The military is once again stepping into the political arena. Soldiers have been granted greater operational autonomy, are being deployed internally, shielded from civil persecution, and again holding important cabinet and ministerial posts.
Although straight-out military regimes are unlikely to occur in the region any time soon, Latin America’s history offers a strong warning against the military’s expanding political role. Where soldiers gained political influence in the past, democratic institutions, civil liberties, and human rights came under pressure.
With the region’s structural problems of violence, corruption, and inequality unresolved, the demand for drastic solutions have intensified. Citizens and politicians alike see in officers the apolitical, incorruptible, and effective policymakers capable of solving the region’s most pressing problems.
The armed forces for their part have often gladly taken up the offer to enter the political arena. In search of purpose and orientation, assuming political roles promise the militaries new tasks, more resources, and the opportunity to restore lost prestige.
The case of Brazil shows how swiftly soldiers can regain influence over political decisions in democracies. An increasing political role for the military seems likely across the region; with it, all the detrimental consequences for political opposition and civil society groups will ensue. Only if the political considerations of both government leaders and military decision makers change will it be possible to halt the militarisation of Latin American politics.

## Instructions for the task
Could you write what comes next in the passage on the military's return to Latin American politics, starting after its final sentence?

## Records
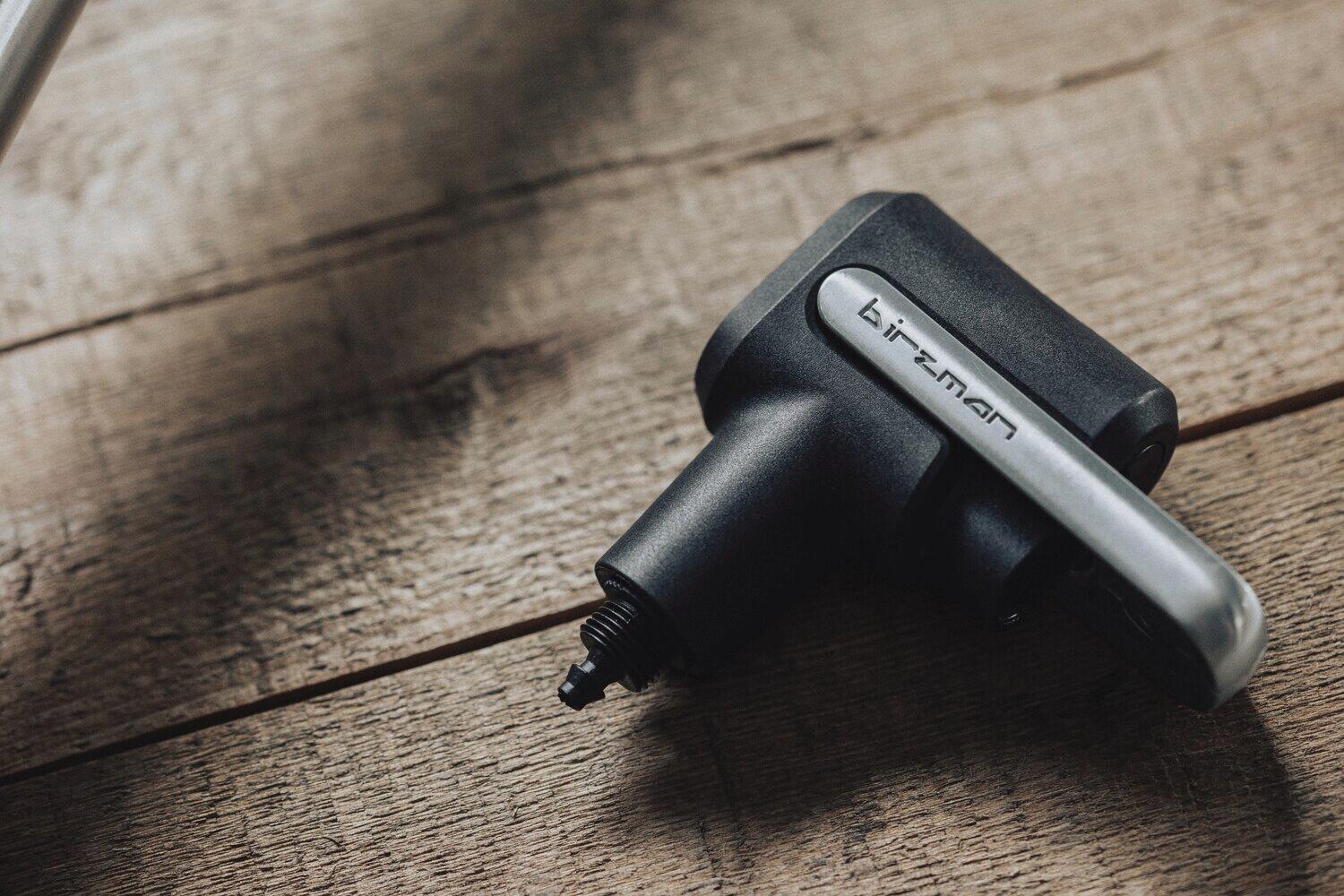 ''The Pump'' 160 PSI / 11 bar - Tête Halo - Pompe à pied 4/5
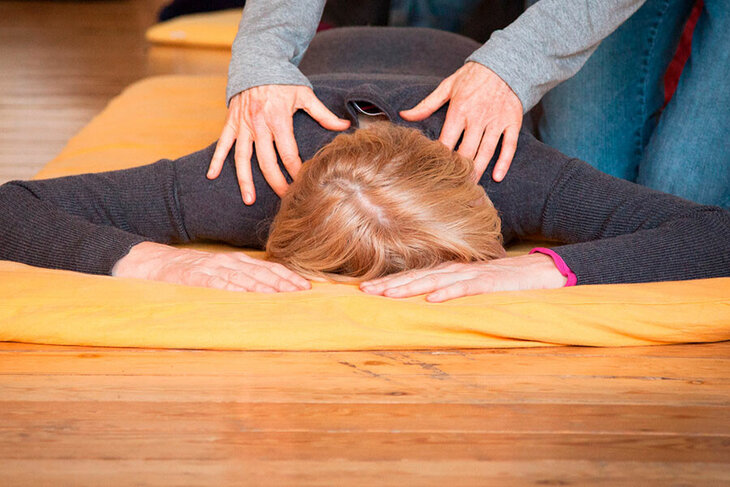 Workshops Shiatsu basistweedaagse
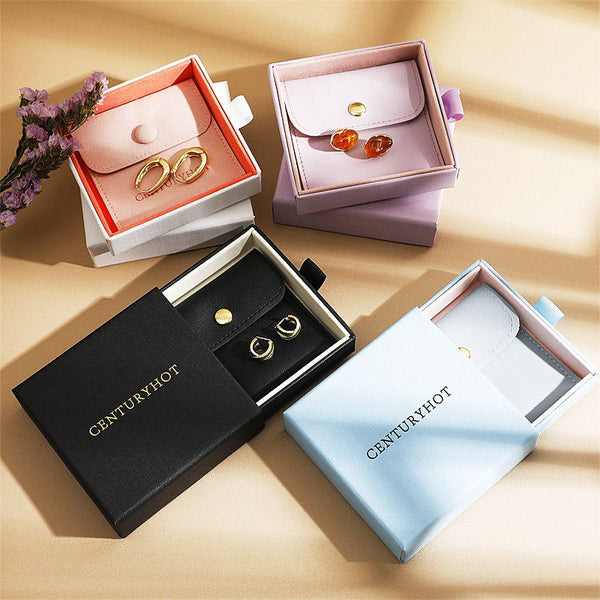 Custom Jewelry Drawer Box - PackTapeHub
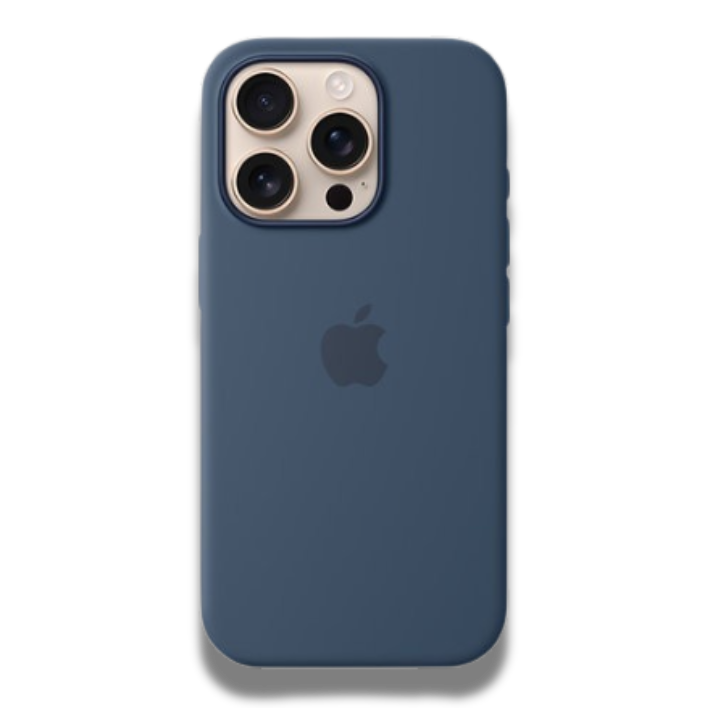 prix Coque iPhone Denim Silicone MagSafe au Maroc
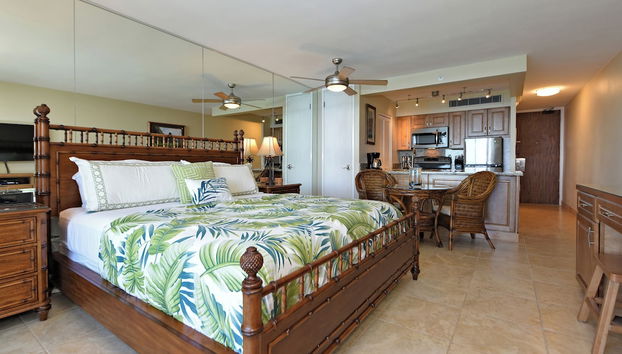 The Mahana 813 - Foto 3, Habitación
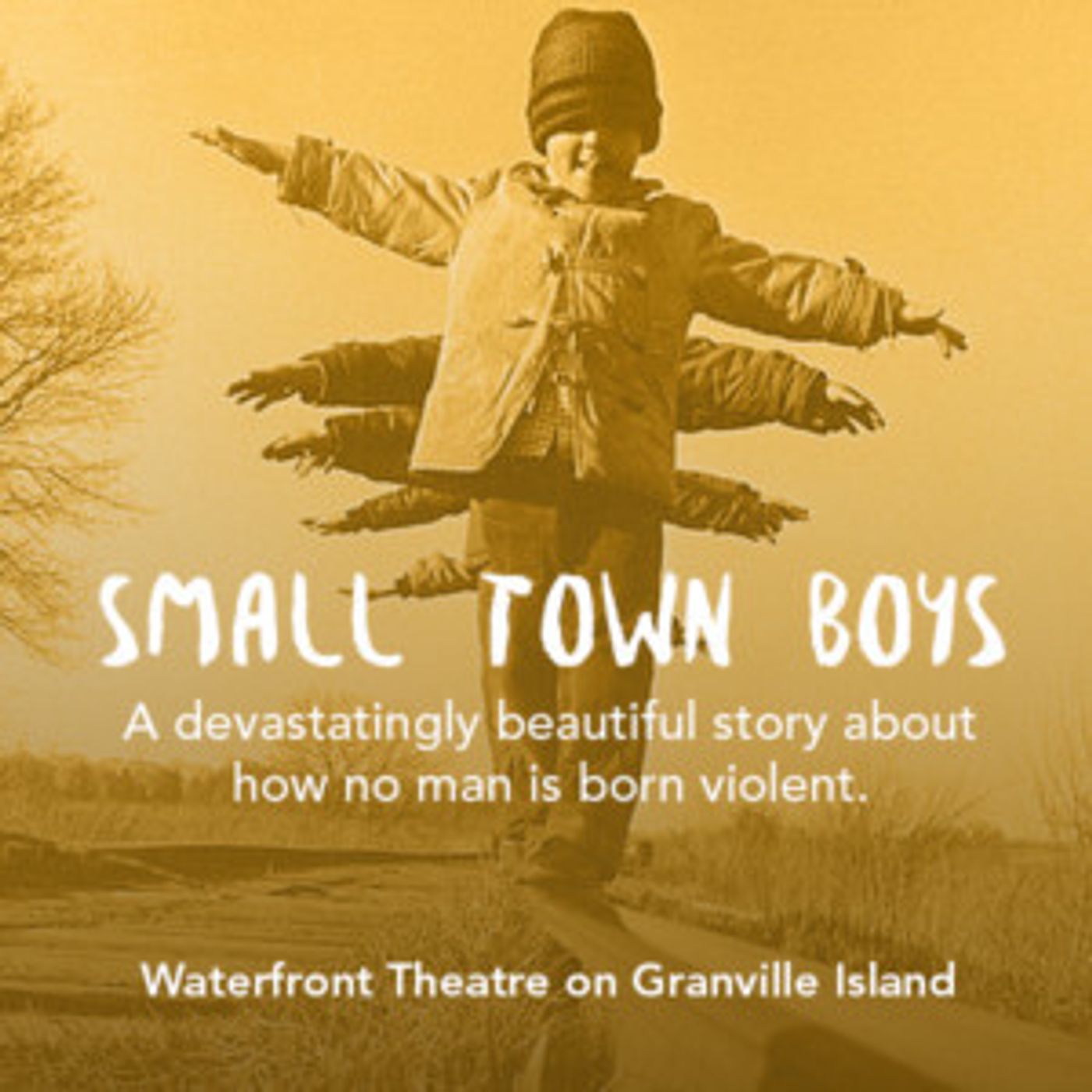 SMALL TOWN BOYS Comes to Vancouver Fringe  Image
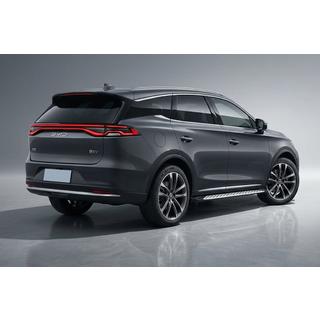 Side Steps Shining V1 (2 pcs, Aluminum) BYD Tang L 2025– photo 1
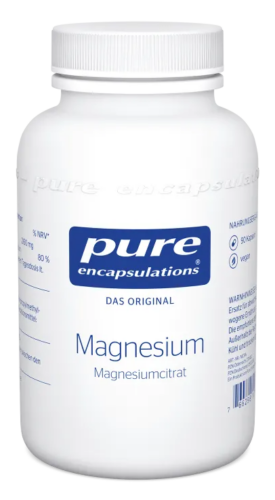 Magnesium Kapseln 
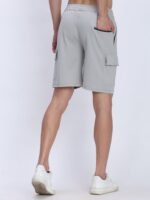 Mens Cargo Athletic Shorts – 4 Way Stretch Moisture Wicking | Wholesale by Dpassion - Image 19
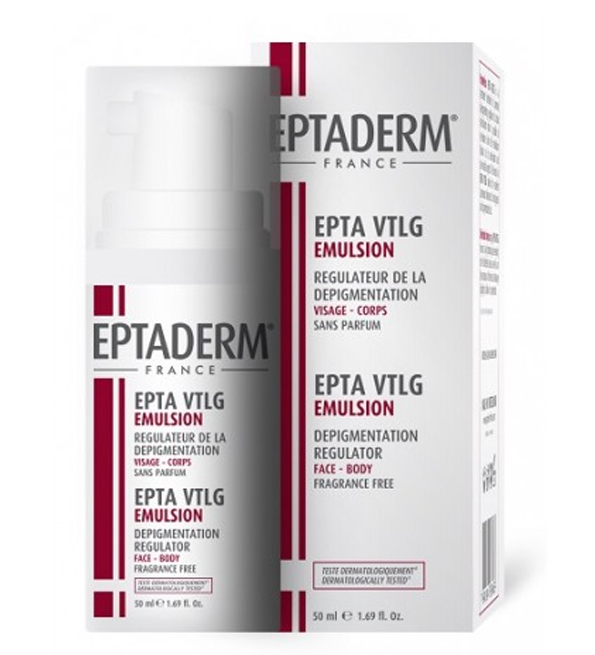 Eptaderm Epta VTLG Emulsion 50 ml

## Exercise result
Across Latin America, the renewed influence of the military over politics can be witnessed. As protests spread across the region in the second half of 2019, presidents in Chile, Colombia, and Ecuador sent soldiers out onto the streets. Ecuador’s President Lenín Moreno and Chile’s President Sebastián Piñera appeared on television surrounded by soldiers dressed in military fatigues to declare states of emergency. Like in Bolivia and Colombia, the deployment of military forces triggered brutal crackdowns on social and political activists. What many thought impossible given Latin America’s painful past now seems palpable once more: Throughout the region, government leaders are seeking the political legitimacy and strength of the armed forces. The region, it seems, is on the brink of entering a new phase of political militarisation.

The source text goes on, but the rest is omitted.